I mean I agree in your observation, but I think it actually makes a great deal of sense with regards to both the character, and the realistic tone in which the show was rooted in.
Beginning first with Brenda's state of mind during the ordeal. Obviously extremely torn and distraught given the complicated nature of how Nate died, she certainly was not in a very loving and accepting state. While completely understandable, she barely seemed able to hide her own animosity of the overall situation, all but rolling her eyes during the Rumi poem and seeming so desperate to leave with her shovel throwing.
And that's of course in addition to her general personality as it is, certainly not a person who welcomes anything resembling pity or overstated sympathy. I always saw Brenda as hellbent on asserting her own independence and self-sufficiency, no doubt related to her relationship with Bernard and Margaret, dating all the way back to her Fineberg days. So not one to receive those types of emotional displays as it is, her very clearly agitated and tense nature during the funeral services probably would be difficult to read and overlook.
And that's without even taking into account the people who she was surrounded with. While the Fishers had made tremendous strides over the course of the series, it is certainly not as if they were the epitomes of emotional maturity and tact. They spent the length of the series trying to dig their way out of the hole of emotional repression and seclusion.
Moreover, it was not as though any of them had a particularly close and consistent relationship with Brenda. The discomfort between Ruth and Brenda essentially lasted the length of the series and up until their scene in the finale. Claire had her moments with her (the abortion situation) but never seemed particularly close to her (although that did seem to change given their interactions in the Sia montage).
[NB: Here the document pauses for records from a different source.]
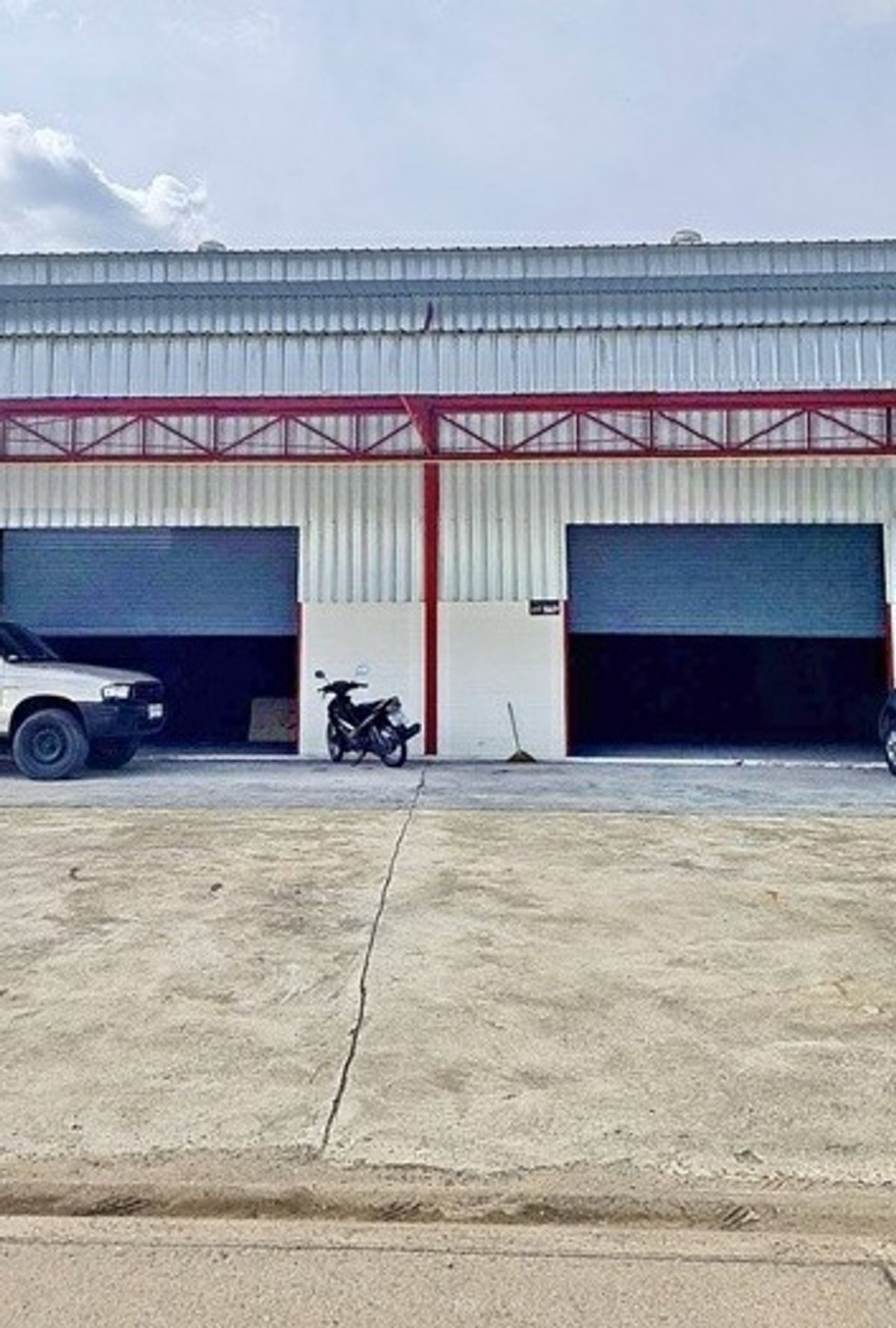 For RentWarehouseVipawadee, Don Mueang, Lak Si : Later, in 3 years, should not miss Robinson, Sri Saman Expressway, 200 sqm. Don Mueang Temple, Harrow International, Bangkok, Tiwanon.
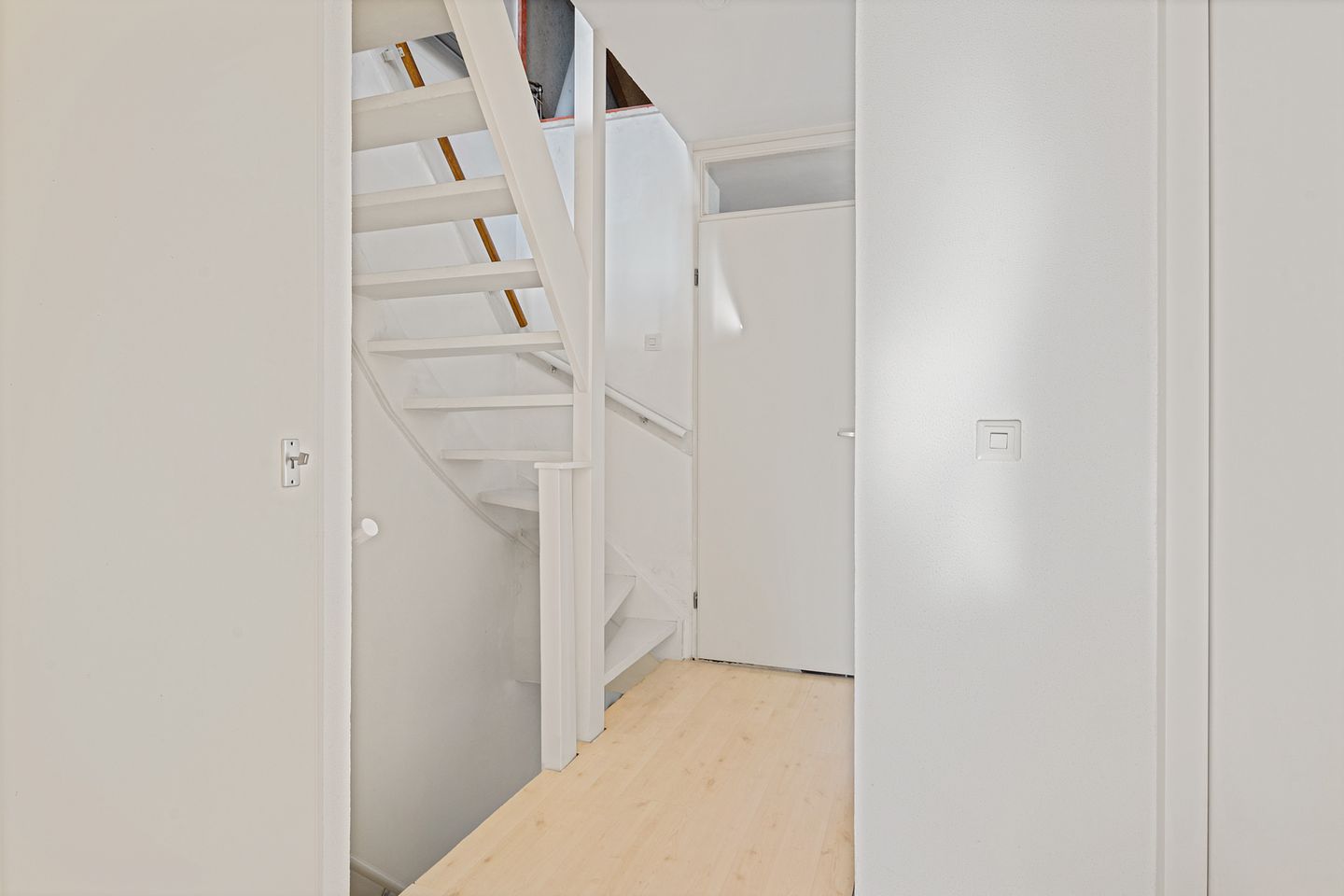 Photo 19 of Staringstraat 153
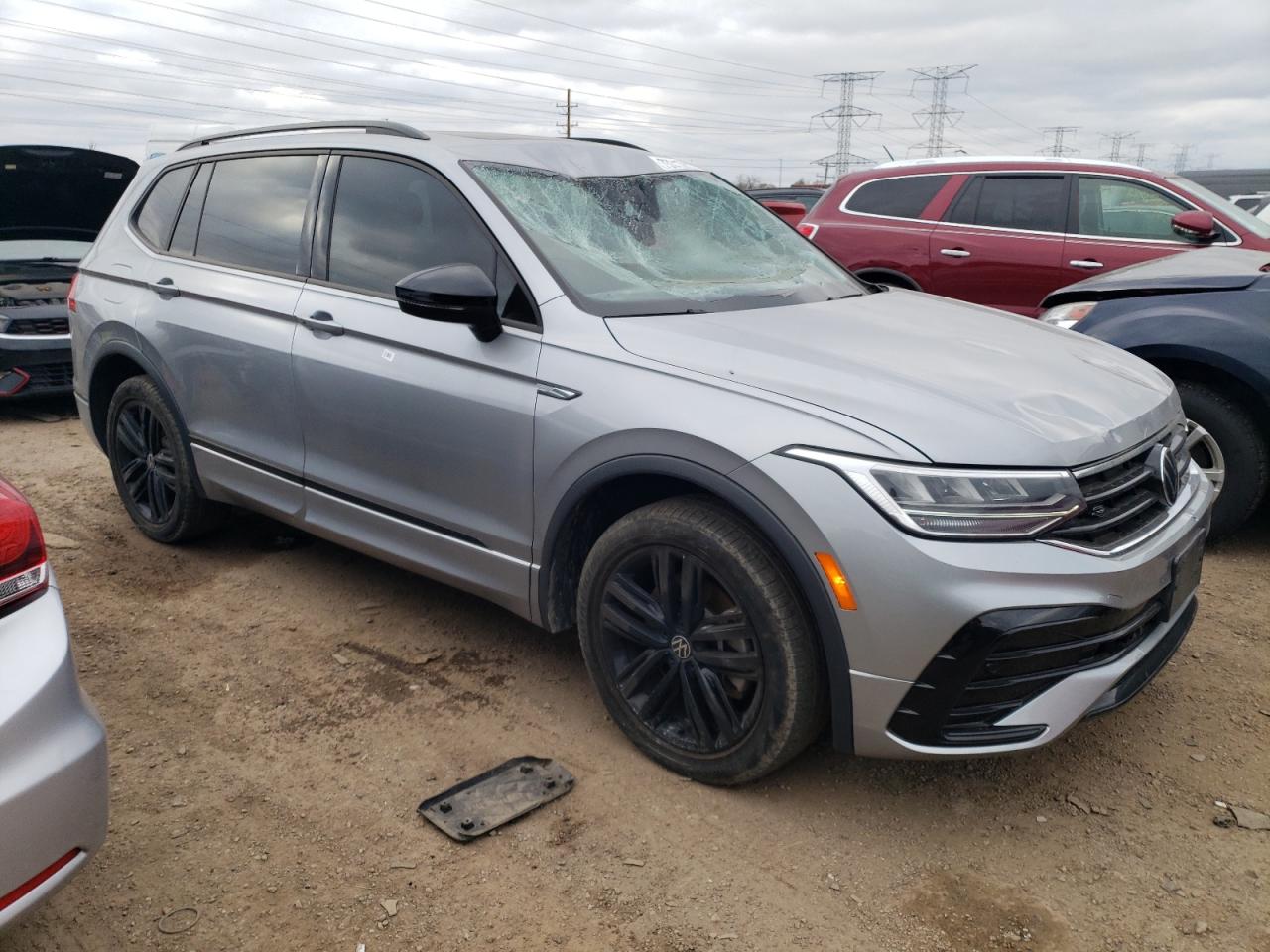 2022 VOLKSWAGEN TIGUAN SE R-LINE BLACK VIN:3VV8B7AX4NM003264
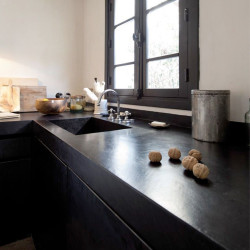 d&eacute;couvrez les prix du b&eacute;ton cir&eacute; dans le 15&egrave;me arrondissement en 2025 : estimation des co&ucirc;ts au m&sup2;, conseils pour bien choisir votre artisan et optimiser votre budget travaux.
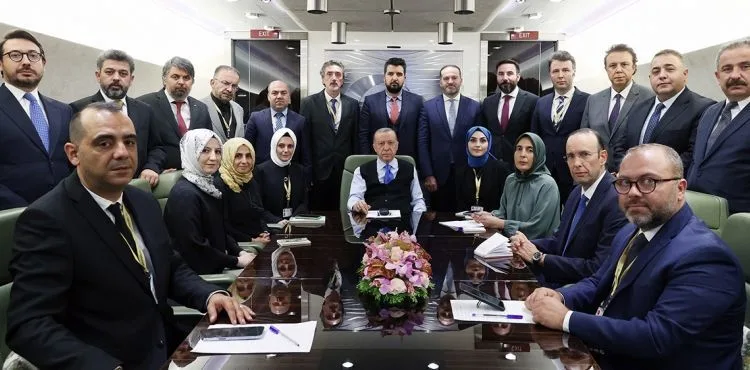 Cumhurbaşkanı Erdoğan, İran dönüşü gazetecilerin sorularını yanıtladı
As for David, he too had his moments with her, but whatever conversations they had seemed to still be relatively impersonal. I'm thinking about their conversation in Ecotone at the vending machine, where he seemed to have not spoken to her in a while and was learning crucial baby information for the first time. Now the intention of this scene was of course to show that Nate hadn't even bothered to share said information with his brother, but I still think that lack of familiarity between Brenda and David was evident. There was also that sweet minor finale moment where Brenda tells David that they are family, to which he responds in a semi-surprised and affected way, as if that wasn't something he had ever really considered.
With all of this in mind, situations do of course change when a woman's husband dies, and it would not at all be unexpected if the lack of closeness evaporated during such a situation. On that note, this show prided itself on realistic depictions of suffering and realistic depictions familial relations, and I think it makes a great deal more of sense from a character perspective to have Brenda left off to fend for herself given this situation.
In an ideal world, all of them would have joined her in a universal hug and shed their tears together, but then of course it wouldn't be Six Feet Under.